- [Actions to take]:
A. According to the HashingTF thread, what does setting numFeatures higher than the vocabulary size tend to reduce?
B. Pick up the HashingTF thread after its last sentence and write what comes next.

- [Text to read]:
================================

Re: How to specify the numFeatures in HashingTF

2016-01-02 Thread Chris Fregly
You can use CrossValidator/TrainingValidationSplit with ParamGridBuilder
and Evaluator to empirically choose the model hyper parameters (ie.
numFeatures) per the following:

http://spark.apache.org/docs/latest/ml-guide.html#example-model-selection-via-cross-validation

http://spark.apache.org/docs/latest/ml-guide.html#example-model-selection-via-train-validation-split

On Fri, Jan 1, 2016 at 7:48 AM, Yanbo Liang  wrote:

> You can refer the following code snippet to set numFeatures for HashingTF:
>
> val hashingTF = new HashingTF()
>   .setInputCol("words")
>   .setOutputCol("features")
>   .setNumFeatures(n)
>
>
> 2015-10-16 0:17 GMT+08:00 Nick Pentreath :
>
>> Setting the numfeatures higher than vocab size will tend to reduce the
>> chance of hash collisions, but it's not strictly necessary - it becomes a
>> memory / accuracy trade off.
>>
>> Surprisingly, the impact on model performance of moderate hash collisions
>> is often not significant.
>>
>> So it may be worth trying a few settings out (lower than vocab, higher
>> etc) and see what the impact is on evaluation metrics.

================================

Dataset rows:
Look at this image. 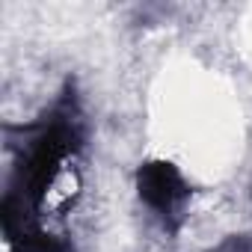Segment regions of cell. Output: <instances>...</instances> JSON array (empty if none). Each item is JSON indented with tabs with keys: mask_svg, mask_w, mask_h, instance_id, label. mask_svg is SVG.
<instances>
[{
	"mask_svg": "<svg viewBox=\"0 0 252 252\" xmlns=\"http://www.w3.org/2000/svg\"><path fill=\"white\" fill-rule=\"evenodd\" d=\"M134 181H137L140 202L160 220V225L169 234H175L184 222V214L193 196V187L184 178V172L169 160H146L137 166Z\"/></svg>",
	"mask_w": 252,
	"mask_h": 252,
	"instance_id": "6da1fadb",
	"label": "cell"
}]
</instances>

================================

- [Answers below]:
A. The chance of hash collisions.

B.
>>
>> —
>> Sent from Mailbox 
>>
>>
>> On Thu, Oct 15, 2015 at 5:46 PM, Jianguo Li 
>> wrote:
>>
>>> Hi,
>>>
>>> There is a parameter in the HashingTF called "numFeatures". I was
>>> wondering what is the best way to set the value to this parameter. In the
>>> use case of text categorization, do you need to know in advance the number
>>> of words in your vocabulary? or do you set it to be a large value, greater
>>> than the number of words in your vocabulary?
>>>
>>> Thanks,
>>>
>>> Jianguo
>>>
>>
>>
>


-- 

*Chris Fregly*
Principal Data Solutions Engineer
IBM Spark Technology Center, San Francisco, CA
http://spark.tc | http://advancedspark.com


Re: How to specify the numFeatures in HashingTF

2016-01-01 Thread Yanbo Liang
You can refer the following code snippet to set numFeatures for HashingTF:

val hashingTF = new HashingTF()
  .setInputCol("words")
  .setOutputCol("features")
  .setNumFeatures(n)


2015-10-16 0:17 GMT+08:00 Nick Pentreath :

> Setting the numfeatures higher than vocab size will tend to reduce the
> chance of hash collisions, but it's not strictly necessary - it becomes a
> memory / accuracy trade off.
>
> Surprisingly, the impact on model performance of moderate hash collisions
> is often not significant.
>
> So it may be worth trying a few settings out (lower than vocab, higher
> etc) and see what the impact is on evaluation metrics.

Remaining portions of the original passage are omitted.